In most classical scores, double basses in cellos get a single line, and are expected to play that line as written – which means that the basses will be playing an octave below the cellos most of the time, unless the composer writes “senza bassi” in the score to indicate that the cellos should play alone. This perpetual octave fills in a lot of harmonic space, especially as the cellos essentially become the 2nd partial to the bass’s fundamental note. This means that the 5th and octave above the cellos will be felt by the ear, even if not exactly heard.
However, in general I only score bass+cello octave about 30% of the time or less. About 40% of the time, the parts are independent, and the rest of the time the basses are either absent, or playing in unison with the cellos.
A double bass/cello unison has a decidedly different tone the standard octave approach. In a sense, the basses are really adding to the cello tone, rather than the other way around, because the brighter sound on shorter strings will dominate (unless the bass section is truly enormous). This is also a good way to “keep the basses up,” as is so often recommended in orchestration manuals.
There are many ways to double – not just with both sections playing exactly the same notes. The basses could play sul ponticello, or tremolo, or even pizzicato, while the cellos play with regular bowing. In this case, I feel that it’s better to have the basses contribute the specialised technique, as their greater size will give those effects a richer sound (especially pizzicato).
But a firm, loud low note played in unison has a markedly different quality that an octave, because the single tone is stronger and more complex, while the overtones are more open. You’ll feel the second partial more than the third and fourth, and actually higher partials may stand out more depending on the resonance of the hall and the pitch of the note.
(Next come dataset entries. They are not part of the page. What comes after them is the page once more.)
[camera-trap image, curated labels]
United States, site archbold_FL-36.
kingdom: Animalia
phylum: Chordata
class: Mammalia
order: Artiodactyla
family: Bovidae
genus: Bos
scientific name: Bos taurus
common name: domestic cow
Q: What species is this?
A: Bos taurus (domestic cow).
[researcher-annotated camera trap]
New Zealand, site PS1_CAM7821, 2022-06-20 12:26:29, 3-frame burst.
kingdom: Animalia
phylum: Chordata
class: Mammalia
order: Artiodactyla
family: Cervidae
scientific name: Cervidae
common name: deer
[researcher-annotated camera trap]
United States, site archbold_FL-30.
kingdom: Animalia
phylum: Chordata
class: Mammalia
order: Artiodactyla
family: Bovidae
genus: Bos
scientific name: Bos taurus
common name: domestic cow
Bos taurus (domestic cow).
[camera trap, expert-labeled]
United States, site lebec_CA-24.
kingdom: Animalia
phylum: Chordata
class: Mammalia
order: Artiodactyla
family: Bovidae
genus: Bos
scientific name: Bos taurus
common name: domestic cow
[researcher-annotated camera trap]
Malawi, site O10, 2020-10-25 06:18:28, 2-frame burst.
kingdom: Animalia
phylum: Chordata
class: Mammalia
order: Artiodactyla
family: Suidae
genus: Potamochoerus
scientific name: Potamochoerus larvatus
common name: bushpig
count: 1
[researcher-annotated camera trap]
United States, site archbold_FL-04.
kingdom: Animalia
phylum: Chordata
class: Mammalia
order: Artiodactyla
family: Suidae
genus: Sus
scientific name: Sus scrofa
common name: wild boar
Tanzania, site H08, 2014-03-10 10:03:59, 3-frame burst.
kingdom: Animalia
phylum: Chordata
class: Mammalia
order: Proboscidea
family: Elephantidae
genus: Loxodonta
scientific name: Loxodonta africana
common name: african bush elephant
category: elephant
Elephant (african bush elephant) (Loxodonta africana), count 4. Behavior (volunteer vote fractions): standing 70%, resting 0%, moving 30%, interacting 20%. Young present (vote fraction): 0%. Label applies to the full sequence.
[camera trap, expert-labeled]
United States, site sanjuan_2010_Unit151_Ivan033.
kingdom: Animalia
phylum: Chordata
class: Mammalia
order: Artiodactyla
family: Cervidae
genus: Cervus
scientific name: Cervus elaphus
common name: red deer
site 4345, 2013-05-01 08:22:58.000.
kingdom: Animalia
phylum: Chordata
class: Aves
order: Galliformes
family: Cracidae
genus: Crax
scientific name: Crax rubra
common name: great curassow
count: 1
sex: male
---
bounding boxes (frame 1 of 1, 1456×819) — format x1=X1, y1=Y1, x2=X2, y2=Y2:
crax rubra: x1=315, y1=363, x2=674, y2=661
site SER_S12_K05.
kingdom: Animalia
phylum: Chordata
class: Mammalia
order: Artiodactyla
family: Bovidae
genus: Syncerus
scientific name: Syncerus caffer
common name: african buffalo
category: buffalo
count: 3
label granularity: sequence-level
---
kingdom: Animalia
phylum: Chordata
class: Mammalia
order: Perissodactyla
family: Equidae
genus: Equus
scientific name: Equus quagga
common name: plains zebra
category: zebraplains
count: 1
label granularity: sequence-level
In the sample below, from my legend for orchestra “Battle of the Mountains,” the cellos and basses are playing a unison fp crescendo on A. Here they are doubled by rolling timpani, tuba, and bassoons. This unison could have been stretched out across an octave by all the instruments, but by joining them together, the central brass chord is brightened in tone and pushed more strongly in crescendo – especially with regard to the sudden down-sweeping gesture at the end. The result is a splashy beginning that rips at the listener and knocks them off-guard rather than sounding too profound.